I think we agree already about the rough concept ;-)

To summarize it:

  • we start creating the binding generator for ctype-bindings. That means the resulting file is a pure python module that contains a lot of ctypes objects.
  • The decision if we start pure or smart is not so important yet, as it is easy to add the functionality of the second one, if the first one is done. Before starting this issue I will look into the backend implementation. Then we can finish this part of the discussion.
  • The template engine will be probably jinja2. But when starting with this issue, I will look into template engine options. Maybe I find another, better matching engine...
  • I will do all the work. But If there is are issues that clearly can be separated, you might be interested in doing it. Lets check this out before starting.

Regarding our current plan, that you integrate the current c_model.py into the backend, while I integrate it into the parser: I think, you can cancel this job, as the backend will be completely replaced => your work would be for no purpose.
——————————
→ What is required:
Rewrite the paragraph of the binding generator text that begins "Regarding our current plan" in a shorter form, keeping its main facts. The lines that follow have no connection to the text about the binding generator.

→ Data extract:
——————————
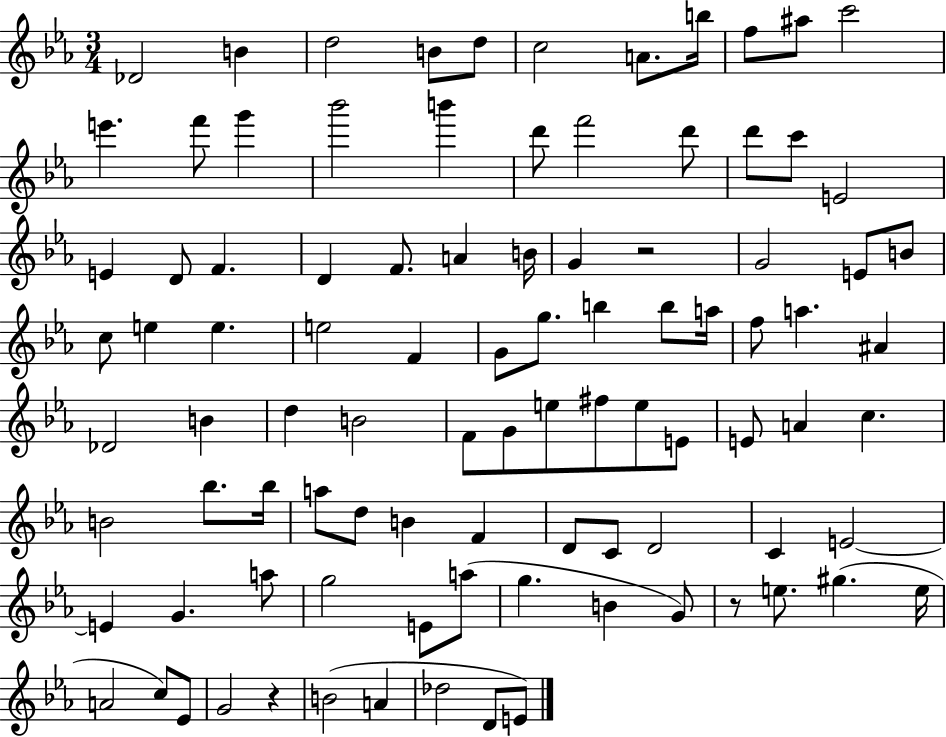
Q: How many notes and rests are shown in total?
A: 95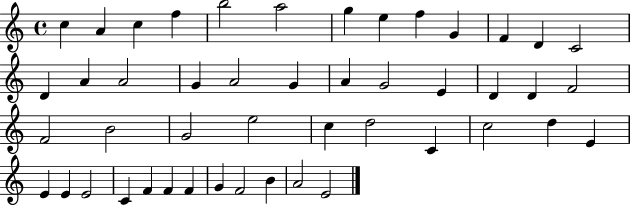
——————————
→ Response to the task:
Under the current plan, you would integrate c_model.py into the backend and I would integrate it into the parser. You can cancel your part, because the backend will be completely replaced and that work would be wasted.